Microsoft is opening a new chapter in conversational AI with NLWeb, a project aimed at helping developers seamlessly embed chatbots into their websites. Unveiled during Build 2025, Microsoft NLWeb allows site owners to add smart, customizable chat interfaces using only a few lines of code.
This move is part of Microsoft’s broader vision to bring intelligent, user-friendly interfaces to more corners of the web. By leveraging NLWeb, developers can pair the AI model of their choice with proprietary data to power unique chatbot experiences. From helping shoppers plan outfits for a trip to guiding home cooks with recipe suggestions, the use cases are as varied as the web itself.
But NLWeb goes beyond just embedding chat windows. Sites built with NLWeb can optionally make their content accessible to AI models that support MCP — a standard from Anthropic designed to link AI systems with real-time data. That means the information on these pages could be surfaced in richer, more meaningful ways within compatible AI agents.

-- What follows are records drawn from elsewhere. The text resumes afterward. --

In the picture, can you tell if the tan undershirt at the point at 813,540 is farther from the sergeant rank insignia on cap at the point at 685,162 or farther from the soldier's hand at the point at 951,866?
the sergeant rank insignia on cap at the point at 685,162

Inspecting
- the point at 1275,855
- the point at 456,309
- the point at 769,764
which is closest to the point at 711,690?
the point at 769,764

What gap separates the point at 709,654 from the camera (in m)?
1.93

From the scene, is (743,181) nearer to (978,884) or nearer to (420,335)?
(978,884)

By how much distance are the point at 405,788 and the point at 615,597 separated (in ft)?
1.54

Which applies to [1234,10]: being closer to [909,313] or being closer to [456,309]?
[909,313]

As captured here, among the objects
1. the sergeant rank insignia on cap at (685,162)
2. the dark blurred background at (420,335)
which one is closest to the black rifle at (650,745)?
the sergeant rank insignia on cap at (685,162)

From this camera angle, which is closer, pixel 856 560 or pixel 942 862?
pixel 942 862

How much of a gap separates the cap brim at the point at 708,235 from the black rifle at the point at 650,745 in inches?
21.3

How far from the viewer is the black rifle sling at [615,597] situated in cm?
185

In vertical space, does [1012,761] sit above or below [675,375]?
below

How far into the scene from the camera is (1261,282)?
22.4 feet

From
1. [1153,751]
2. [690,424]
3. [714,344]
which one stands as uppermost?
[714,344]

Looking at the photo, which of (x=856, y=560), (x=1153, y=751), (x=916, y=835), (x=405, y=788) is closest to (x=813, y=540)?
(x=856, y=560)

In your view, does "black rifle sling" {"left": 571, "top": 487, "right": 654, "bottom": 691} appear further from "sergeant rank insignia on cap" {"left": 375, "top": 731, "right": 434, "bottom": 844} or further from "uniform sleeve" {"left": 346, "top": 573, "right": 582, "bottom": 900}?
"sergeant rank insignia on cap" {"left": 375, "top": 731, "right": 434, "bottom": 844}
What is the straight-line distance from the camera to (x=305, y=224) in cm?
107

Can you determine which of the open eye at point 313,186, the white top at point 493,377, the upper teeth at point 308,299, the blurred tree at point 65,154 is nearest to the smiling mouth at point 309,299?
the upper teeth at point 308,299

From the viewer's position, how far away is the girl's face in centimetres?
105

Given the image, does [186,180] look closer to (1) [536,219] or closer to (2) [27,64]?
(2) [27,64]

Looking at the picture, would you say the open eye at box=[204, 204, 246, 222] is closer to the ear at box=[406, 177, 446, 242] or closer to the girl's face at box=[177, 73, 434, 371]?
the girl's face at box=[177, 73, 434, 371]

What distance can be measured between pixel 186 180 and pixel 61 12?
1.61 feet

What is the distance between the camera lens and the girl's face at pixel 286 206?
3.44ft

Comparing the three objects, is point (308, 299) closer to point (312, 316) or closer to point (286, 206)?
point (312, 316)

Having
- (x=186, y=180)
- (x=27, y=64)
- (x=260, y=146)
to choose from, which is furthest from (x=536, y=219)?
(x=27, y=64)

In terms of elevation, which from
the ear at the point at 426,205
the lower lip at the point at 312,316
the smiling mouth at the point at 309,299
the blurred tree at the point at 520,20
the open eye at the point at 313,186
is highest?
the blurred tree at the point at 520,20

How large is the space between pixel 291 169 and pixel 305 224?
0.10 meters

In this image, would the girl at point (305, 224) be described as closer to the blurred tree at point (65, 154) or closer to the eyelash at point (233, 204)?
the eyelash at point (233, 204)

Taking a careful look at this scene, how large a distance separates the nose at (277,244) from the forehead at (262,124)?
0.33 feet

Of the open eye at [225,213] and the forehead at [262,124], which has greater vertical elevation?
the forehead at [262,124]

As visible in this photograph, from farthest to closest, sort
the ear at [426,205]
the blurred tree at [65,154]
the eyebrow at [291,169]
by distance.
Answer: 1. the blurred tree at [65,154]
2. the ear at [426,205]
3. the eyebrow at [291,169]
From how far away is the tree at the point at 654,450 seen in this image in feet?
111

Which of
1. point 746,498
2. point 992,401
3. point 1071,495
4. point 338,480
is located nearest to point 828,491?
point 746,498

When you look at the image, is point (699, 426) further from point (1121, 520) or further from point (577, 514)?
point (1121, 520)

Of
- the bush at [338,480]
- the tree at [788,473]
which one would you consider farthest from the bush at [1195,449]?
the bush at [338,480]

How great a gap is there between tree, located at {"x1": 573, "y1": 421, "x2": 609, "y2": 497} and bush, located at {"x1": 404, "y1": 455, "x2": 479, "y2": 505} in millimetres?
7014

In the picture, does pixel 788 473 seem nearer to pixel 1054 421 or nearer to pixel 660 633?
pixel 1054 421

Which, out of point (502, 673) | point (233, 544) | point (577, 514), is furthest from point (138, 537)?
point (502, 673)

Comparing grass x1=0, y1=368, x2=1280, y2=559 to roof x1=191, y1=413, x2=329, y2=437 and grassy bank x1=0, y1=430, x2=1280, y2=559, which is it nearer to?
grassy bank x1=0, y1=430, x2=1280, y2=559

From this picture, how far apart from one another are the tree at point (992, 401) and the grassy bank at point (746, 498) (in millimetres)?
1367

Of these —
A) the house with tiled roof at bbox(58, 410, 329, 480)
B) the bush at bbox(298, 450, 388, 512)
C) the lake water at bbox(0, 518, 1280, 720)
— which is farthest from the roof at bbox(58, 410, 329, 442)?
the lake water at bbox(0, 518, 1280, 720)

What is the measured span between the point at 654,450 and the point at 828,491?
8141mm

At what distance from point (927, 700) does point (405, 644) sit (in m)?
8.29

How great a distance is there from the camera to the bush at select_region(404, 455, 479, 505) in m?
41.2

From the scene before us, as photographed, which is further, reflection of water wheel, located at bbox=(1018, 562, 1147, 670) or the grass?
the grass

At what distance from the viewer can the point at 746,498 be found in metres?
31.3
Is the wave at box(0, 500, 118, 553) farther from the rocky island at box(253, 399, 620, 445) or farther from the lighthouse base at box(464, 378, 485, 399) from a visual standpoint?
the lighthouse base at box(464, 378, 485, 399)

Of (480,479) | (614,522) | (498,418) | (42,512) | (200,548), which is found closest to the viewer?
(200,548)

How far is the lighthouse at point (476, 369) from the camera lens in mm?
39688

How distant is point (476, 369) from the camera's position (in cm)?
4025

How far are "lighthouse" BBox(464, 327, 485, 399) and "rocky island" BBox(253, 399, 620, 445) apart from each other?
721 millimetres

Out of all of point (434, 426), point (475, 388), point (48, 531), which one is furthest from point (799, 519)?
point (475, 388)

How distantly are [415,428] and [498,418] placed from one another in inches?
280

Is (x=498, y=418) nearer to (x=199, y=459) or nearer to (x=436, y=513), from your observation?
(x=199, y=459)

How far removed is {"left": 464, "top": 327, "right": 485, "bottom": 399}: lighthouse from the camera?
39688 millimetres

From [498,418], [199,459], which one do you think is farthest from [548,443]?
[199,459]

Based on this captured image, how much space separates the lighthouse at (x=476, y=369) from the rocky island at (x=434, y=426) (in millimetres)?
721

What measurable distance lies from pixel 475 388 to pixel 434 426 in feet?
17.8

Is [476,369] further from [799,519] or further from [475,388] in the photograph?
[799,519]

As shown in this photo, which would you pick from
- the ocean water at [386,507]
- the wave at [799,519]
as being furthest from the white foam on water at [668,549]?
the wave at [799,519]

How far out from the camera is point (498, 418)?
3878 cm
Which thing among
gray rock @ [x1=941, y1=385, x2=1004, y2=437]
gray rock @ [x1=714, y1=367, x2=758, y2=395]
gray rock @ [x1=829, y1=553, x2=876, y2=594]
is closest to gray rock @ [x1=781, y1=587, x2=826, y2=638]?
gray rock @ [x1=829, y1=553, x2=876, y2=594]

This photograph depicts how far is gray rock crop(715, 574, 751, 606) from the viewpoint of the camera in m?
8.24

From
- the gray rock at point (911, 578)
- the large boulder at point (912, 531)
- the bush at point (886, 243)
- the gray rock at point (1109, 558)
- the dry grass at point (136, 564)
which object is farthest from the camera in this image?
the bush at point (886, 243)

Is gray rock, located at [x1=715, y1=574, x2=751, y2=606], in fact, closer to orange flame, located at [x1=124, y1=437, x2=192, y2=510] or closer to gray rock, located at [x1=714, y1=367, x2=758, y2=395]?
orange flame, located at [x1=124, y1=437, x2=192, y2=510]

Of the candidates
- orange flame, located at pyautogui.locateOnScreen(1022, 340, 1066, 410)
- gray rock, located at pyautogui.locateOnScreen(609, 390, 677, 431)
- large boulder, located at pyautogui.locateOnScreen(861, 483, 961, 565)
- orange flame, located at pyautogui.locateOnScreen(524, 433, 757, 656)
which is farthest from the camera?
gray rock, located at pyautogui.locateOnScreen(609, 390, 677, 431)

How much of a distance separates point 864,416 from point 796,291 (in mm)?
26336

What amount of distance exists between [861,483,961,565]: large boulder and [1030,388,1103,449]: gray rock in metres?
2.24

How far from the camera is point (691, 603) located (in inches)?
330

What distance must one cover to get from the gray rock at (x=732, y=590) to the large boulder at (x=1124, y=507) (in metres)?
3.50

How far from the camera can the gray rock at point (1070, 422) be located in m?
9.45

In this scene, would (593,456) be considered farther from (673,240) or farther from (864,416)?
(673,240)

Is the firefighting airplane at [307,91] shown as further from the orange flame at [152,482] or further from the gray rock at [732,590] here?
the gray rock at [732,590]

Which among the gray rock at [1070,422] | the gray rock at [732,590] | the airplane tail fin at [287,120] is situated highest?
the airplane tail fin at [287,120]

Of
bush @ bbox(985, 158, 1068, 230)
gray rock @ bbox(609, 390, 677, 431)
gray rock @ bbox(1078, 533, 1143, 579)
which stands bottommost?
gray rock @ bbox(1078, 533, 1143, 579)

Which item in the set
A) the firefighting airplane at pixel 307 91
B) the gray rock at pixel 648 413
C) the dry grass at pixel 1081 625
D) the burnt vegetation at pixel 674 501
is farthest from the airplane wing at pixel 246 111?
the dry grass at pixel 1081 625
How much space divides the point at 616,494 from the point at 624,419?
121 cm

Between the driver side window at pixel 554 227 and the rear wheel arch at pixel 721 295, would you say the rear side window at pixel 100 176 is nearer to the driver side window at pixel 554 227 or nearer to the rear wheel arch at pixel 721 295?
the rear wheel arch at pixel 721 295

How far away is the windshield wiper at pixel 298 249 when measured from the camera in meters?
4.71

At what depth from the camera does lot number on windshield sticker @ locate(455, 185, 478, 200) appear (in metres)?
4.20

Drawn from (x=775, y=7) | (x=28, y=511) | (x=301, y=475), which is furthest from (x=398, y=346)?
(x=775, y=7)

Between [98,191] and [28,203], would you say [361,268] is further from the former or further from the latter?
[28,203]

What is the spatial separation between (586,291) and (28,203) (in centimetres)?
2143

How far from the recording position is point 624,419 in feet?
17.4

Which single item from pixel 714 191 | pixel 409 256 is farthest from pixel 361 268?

Microsoft sees NLWeb as a foundational technology for the next evolution of the web — what it calls the “agentic web.” In this future, websites don’t just display information but interact with users through natural conversations. According to the company’s press materials, NLWeb plays a role similar to HTML, but tailored for AI agents, enabling users to engage with web content semantically instead of just visually.
Although Microsoft hasn’t confirmed it, there are signs that NLWeb may have originated within OpenAI — one of Microsoft’s closest AI partners. Last year, reports revealed that OpenAI was testing similar technology with high-profile partners like Redfin, Eventbrite, Condé Nast, and Priceline. That early prototype, aimed at bringing ChatGPT-style conversations to brand websites, reportedly hit technical snags and was delayed.
Now, those delays appear to be over. NLWeb is live, and while it may have evolved from the original OpenAI concept, the result is a more open, extensible tool for the broader developer community. It’s another clear signal that Microsoft is betting on an AI-native web — where human interaction meets machine understanding at the very front door of the internet.